Likewise, some service providers may refuse service while the debt exists. In cases like this, you may make voluntary debt payments to ensure the service continues.

For secured debts, you will still be liable to pay that debt.

How will bankruptcy affect an individual?

Being classified as bankrupt will affect an individual’s life in several ways. These include:

  • Being barred from directing or managing a company
  • Potentially being disqualified as the trustee of a Superfund
  • Requiring the trustee to grant permission for them to travel overseas
  • You may lose your right to legal action
  • Registering your name permanently in the National Personal Insolvency Index (NPII)

As a sole trader, the NPII registration will likely affect your future business the most. It is not against the law to run your own business while bankrupt. So, the good news is that you can still act as a sole trader.

However, while bankrupt, legally, your business’s name must contain your full name in it so it can be looked up in the NPII. If it doesn’t, legally you must inform anyone you do business with that you are bankrupt.

Normally bankruptcy lasts for a period of three years and one day from when it is accepted. The trustee may request to extend this to up to eight years.

Likewise, as your name is registered permanently it can be searched after the bankruptcy period. Most creditors are likely to do this prior to any agreements.

When you need to declare bankruptcy

Contacting a financial planner is the first step. They can assess your situation and outline all the options. Bankruptcy isn’t the only solution.

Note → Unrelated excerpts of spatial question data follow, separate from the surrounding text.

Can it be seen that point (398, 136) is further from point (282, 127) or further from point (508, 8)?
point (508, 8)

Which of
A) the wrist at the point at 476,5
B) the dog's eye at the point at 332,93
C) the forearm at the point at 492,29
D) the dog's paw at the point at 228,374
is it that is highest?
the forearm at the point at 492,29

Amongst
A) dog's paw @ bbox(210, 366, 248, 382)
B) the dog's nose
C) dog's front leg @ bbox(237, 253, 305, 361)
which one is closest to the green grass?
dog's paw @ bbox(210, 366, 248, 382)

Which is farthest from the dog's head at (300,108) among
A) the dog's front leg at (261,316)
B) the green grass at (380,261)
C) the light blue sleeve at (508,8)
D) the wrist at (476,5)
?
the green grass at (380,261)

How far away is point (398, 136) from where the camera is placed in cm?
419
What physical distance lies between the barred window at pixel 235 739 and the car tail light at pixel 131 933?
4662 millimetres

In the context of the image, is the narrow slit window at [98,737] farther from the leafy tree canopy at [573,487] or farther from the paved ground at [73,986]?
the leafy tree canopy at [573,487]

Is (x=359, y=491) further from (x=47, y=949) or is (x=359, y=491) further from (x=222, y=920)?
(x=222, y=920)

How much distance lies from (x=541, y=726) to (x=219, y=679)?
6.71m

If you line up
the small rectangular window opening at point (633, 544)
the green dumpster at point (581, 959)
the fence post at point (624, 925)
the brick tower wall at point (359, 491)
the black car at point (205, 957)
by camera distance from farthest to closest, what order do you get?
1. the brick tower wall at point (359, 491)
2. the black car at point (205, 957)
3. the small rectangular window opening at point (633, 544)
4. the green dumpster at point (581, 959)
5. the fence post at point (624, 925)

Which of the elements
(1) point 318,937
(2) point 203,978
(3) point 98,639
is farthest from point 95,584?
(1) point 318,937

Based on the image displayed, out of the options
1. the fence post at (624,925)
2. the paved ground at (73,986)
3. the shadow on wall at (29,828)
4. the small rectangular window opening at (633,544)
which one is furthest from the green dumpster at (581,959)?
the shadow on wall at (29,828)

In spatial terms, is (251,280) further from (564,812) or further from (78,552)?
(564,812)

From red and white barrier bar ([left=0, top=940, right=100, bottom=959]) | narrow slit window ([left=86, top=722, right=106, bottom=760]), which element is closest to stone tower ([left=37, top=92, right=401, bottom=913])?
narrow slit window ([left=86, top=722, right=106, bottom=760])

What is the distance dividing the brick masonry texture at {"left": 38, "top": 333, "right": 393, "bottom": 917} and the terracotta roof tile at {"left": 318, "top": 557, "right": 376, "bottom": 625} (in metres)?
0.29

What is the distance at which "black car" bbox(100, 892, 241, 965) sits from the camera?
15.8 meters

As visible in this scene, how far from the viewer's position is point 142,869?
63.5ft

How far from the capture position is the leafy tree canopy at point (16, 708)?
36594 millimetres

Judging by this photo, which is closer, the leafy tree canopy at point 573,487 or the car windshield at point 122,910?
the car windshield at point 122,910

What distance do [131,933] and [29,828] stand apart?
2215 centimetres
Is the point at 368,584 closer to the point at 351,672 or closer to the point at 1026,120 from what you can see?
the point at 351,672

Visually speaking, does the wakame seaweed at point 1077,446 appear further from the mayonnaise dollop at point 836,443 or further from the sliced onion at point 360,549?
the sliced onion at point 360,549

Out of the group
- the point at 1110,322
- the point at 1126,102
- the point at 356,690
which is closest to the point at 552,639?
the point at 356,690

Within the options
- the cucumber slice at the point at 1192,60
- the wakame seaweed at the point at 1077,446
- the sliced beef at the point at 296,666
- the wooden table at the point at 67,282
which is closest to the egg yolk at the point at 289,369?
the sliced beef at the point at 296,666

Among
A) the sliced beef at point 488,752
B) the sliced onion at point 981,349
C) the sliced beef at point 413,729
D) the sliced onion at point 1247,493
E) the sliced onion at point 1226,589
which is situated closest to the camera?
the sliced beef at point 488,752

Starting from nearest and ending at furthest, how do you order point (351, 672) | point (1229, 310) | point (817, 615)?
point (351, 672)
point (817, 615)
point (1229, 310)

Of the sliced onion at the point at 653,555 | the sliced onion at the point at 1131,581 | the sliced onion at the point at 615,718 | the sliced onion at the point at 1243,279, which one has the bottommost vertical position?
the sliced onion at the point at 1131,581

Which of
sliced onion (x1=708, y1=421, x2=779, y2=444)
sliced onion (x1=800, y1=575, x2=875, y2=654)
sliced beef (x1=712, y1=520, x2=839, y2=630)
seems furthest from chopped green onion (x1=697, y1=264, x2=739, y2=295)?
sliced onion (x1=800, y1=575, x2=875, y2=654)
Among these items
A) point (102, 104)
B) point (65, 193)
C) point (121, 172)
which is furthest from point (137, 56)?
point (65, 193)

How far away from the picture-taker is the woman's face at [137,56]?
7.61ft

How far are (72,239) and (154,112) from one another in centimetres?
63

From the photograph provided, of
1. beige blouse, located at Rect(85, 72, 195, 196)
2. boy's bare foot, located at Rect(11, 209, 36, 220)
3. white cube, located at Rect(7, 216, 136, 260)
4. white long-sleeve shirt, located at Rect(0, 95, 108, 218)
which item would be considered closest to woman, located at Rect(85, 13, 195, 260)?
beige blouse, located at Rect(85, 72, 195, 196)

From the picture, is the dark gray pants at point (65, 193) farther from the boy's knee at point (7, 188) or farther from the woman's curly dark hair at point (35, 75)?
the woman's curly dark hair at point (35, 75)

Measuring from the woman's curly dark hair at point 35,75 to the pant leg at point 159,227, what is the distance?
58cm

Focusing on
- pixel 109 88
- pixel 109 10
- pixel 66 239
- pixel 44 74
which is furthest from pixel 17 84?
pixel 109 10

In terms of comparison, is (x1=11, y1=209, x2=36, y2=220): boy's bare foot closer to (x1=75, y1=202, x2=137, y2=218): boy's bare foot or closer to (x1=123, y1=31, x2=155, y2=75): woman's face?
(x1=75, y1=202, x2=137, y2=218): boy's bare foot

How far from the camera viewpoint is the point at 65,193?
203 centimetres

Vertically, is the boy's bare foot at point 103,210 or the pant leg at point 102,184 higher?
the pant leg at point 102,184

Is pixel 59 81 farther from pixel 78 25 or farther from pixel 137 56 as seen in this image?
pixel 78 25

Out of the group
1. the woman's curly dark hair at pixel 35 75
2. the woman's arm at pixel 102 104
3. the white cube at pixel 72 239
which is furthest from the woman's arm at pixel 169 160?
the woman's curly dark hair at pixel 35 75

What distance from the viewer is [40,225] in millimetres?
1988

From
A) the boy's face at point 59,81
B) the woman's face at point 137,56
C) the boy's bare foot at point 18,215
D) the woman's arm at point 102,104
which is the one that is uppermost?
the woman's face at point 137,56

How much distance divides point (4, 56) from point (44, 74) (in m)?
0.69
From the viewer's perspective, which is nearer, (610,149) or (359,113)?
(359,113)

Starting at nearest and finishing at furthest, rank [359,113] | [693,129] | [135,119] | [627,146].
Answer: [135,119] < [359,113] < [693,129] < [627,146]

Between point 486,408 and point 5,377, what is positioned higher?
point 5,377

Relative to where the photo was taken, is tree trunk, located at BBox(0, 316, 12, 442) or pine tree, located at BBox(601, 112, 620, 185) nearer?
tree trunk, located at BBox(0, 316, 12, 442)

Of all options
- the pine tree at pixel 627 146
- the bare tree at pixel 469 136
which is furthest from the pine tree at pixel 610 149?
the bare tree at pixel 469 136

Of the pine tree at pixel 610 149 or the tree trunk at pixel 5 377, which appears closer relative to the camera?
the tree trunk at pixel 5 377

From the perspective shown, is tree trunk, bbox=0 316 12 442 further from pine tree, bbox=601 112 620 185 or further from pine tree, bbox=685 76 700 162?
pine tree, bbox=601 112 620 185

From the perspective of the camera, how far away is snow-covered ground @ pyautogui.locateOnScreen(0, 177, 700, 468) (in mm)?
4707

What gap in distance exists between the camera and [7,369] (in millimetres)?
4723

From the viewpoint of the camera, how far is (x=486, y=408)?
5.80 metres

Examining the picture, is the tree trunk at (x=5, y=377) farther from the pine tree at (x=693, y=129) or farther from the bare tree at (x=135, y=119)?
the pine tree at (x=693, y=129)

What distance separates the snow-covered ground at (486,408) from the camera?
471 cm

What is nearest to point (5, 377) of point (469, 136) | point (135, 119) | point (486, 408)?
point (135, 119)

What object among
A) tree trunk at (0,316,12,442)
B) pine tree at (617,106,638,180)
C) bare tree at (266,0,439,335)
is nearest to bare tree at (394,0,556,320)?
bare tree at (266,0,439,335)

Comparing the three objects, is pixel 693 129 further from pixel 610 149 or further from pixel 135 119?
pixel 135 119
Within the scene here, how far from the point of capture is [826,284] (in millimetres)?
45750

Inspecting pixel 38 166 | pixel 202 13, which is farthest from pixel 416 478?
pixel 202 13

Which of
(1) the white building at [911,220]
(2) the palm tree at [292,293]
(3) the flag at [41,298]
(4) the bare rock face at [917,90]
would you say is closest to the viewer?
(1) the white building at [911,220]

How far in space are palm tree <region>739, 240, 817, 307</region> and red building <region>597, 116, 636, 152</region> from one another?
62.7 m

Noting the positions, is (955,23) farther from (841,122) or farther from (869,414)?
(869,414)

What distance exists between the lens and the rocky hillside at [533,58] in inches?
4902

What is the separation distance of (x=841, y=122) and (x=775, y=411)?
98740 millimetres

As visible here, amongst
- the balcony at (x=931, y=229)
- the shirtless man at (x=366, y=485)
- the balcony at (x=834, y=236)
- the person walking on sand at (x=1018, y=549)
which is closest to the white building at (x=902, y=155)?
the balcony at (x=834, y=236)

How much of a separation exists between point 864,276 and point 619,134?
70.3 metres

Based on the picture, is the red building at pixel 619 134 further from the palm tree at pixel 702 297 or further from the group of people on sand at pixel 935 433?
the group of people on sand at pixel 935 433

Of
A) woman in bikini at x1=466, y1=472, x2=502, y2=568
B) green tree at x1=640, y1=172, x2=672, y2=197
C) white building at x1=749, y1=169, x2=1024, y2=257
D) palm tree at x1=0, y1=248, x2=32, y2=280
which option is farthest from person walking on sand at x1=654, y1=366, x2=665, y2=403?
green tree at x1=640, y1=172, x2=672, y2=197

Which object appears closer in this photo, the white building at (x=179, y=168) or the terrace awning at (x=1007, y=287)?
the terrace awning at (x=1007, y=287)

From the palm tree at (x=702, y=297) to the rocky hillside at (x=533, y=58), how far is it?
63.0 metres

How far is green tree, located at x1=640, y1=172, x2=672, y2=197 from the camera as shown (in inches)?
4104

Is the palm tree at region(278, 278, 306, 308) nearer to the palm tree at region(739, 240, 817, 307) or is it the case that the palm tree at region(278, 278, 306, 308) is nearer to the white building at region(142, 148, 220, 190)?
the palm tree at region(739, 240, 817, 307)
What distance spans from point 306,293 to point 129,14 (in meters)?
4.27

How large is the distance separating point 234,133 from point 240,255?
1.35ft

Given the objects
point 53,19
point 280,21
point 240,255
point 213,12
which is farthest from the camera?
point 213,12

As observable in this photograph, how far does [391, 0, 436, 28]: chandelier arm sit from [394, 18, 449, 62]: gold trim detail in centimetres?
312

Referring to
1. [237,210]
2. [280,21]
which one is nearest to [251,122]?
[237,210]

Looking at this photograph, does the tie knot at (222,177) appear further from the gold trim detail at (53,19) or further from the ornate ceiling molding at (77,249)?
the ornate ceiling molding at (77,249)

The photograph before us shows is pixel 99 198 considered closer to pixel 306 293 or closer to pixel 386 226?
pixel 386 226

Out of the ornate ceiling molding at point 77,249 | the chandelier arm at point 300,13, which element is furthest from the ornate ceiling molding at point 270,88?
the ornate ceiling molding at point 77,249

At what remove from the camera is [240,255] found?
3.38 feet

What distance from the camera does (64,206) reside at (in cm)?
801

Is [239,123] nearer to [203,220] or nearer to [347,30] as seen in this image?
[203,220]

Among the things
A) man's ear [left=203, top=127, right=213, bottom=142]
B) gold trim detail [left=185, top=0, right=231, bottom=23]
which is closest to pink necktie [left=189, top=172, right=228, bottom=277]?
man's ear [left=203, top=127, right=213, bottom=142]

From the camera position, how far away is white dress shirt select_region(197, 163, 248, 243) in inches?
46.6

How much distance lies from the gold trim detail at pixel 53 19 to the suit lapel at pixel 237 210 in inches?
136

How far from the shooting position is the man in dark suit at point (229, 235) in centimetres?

Declaration of intention and debt agreement options also exist.

If declaring bankruptcy seems like the best option, then contacting a bankruptcy lawyer is your next step.

In conclusion

Bankruptcy serves as a last resort to sole traders who have unfortunately found themselves with insurmountable debt. While it relieves many stresses, it also imposes restrictions that may affect your ability to function as a sole trader. Consider all your options before applying.